C’est cela qui fera écrire, selon Jean 1, que la parole est non seulement auprès de Dieu, mais qu’elle est Dieu, et qu’elle s’est faite chair. Elle a pris corps avec Jésus. Et elle continue à prendre corps à chaque fois que nous nous laissons saisir par l’Évangile. Quand nous nous laissons animer par la grâce de Dieu, , nous incarnons la parole de Dieu, et Dieu demeure alors dans l’histoire humaine. Et il est dès lors possible de voir Dieu à l’œuvre. Oui, il est donc possible de voir Dieu, non pas comme on voit un individu ou une chose, mais par l’impact qu’il a sur notre vie quotidienne. Nous voyons Dieu par les effets qu’il a dans notre vie.

  1. la parole de Dieu qui fait alliance, nous pardonne

C’est le cas pour nous ce matin qui avons assisté au baptême de Manon. Nous avons pu constater les effets de l’Évangile sur son existence et sur la notre par la même occasion.

Tout d’abord, constatons que ce n’est pas Manon qui a choisi d’être baptisée. Elle est au bénéfice de l’amour de ses parents, parrain et marraine, qui ont répondu, avec l’Église, à l’appel du Christ, de baptiser dans le but de prolonger l’alliance avec Dieu. Sans cet appel, nous ne serions pas là aujourd’hui. Dieu a donc un impact sur notre agenda (parfois). Mais intéressons-nous un peu à cette question d’alliance pour constater que l’impact de Dieu est profond dans notre existence.

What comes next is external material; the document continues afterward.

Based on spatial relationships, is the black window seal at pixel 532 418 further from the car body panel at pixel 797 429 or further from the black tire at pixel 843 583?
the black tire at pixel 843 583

Notre passage biblique indique que Jésus a été « victime expiatoire pour nos péchés » (v. 10). Cette manière de parler de Jésus peut nous faire frémir. On y entend la violence rituelle, la sauvagerie religieuse. Mais il faut prendre conscience de la référence à l’Ancien Testament pour mieux comprendre la signification de cette expression qui n’est pas aussi cruelle que cela. Le terme grec se rapporte à une prescription du Lévitique 25/9 qui parle du grand Pardon lors de l’année jubilaire. C’est une référence à la libération des personnes : libération de l’esclavage, de la dépossession de soi. Si une personne était devenue l’esclave d’une autre pour avoir de quoi manger, ou pour être hébergée, elle était libérée de cette dette, même si cette personne n’avait rien fait pour obtenir un meilleur sort.

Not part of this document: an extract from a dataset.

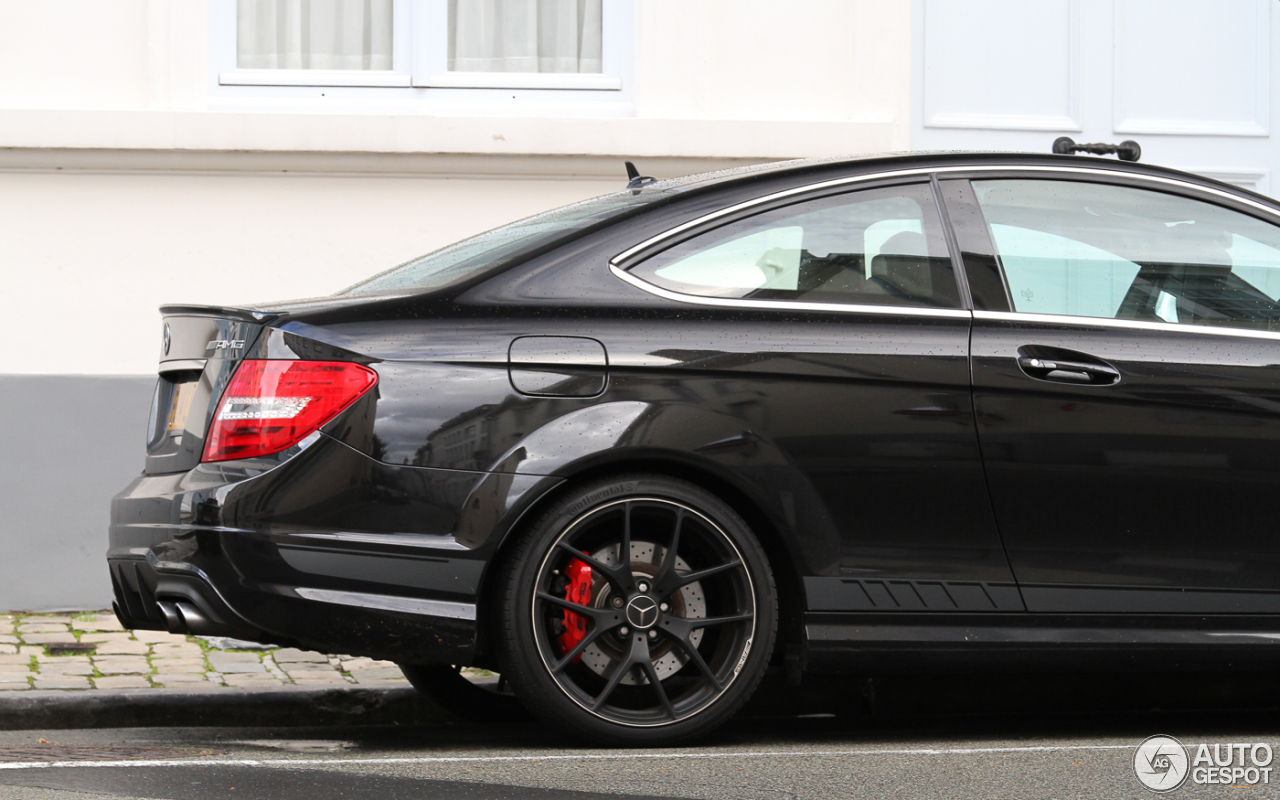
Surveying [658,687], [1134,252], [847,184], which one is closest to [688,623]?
[658,687]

Cela se faisait par grâce seule : c’est la seule volonté de Dieu qui libère des personnes réduite à l’état de servitude. Cela se faisait symboliquement avec une victime expiatoire, un bouc qui recevait tous les péchés du peuple et qui était envoyé ensuite dans le désert. C’était une manière de dire que les gens ne portaient plus le poids de leur faute ou de leur renoncement. C’est le sens de la phrase du Notre Père qui dit : « pardonne-nous nos offenses comme nous pardonnons aussi à ceux qui nous ont offensés ». En réalité, le texte grec parle de la remise de la dette. « Remets-nous notre dette, comme nous remettons à nos débiteurs ». C’est ce que la baptême accomplit une fois pour toutes.

C’est à cela que l’épître de Jean fait référence. Le verset 9 dit que c’est à travers Jésus que nous avons reçu cette libération, afin que nous ayons la vie. Le texte grec parle d’avoir la vie à travers Jésus, c’est-à-dire grâce à lui, grâce à ce qu’il a montré, grâce à ce qu’il a enseigné.

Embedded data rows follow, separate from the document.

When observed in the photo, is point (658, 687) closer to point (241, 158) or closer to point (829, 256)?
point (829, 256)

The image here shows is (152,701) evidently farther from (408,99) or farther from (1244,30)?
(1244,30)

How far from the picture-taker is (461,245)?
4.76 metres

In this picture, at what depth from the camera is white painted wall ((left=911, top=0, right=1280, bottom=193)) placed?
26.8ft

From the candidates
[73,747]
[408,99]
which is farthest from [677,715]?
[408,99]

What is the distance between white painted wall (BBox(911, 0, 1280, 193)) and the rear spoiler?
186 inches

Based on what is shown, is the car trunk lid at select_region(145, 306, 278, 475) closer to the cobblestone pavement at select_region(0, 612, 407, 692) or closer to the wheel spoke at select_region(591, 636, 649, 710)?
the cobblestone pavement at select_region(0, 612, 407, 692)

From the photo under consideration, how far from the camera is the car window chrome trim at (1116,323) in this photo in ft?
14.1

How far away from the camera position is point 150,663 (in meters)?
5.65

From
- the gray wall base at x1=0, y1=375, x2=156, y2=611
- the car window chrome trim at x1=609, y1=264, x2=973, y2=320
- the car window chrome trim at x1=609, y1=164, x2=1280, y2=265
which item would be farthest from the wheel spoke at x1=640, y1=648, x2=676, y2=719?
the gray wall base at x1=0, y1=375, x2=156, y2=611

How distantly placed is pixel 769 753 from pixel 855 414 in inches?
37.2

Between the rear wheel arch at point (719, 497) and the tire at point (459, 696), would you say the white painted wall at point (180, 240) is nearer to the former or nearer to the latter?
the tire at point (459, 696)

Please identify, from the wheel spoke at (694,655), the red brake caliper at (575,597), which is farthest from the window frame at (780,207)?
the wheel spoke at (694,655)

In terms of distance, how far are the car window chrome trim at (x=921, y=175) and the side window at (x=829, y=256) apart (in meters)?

Le baptême dit que Manon est libérée de tout ce qui l’empêchera de mener sa propre vie. La voie ouverte par Jésus indique la possibilité de vivre pleinement, même si les circonstances ne sont pas favorables, même si l’injustice existe et que le malheur perdure autour de nous.

L’amour de Dieu nous rend capables de vivre pleinement. L’amour de Dieu manifesté en Jésus-Christ nous révèle qu’il est possible de mener une vie bonne, même si nous sommes dans un contexte qui lui semble contraire. L’amour que vous, ses parents, parrain et marraine, et nous communauté paroissiale, nous allons prodiguer à Manon, c’est ce qui lui permettra de comprendre qu’elle n’a plus à se justifier. Elle est la bienvenue dans ce monde parfois hostile, ce qui monde qui semble parfois nous rejeter, mais qui est le monde que Dieu a aimé, pour lequel il a envoyé son fils.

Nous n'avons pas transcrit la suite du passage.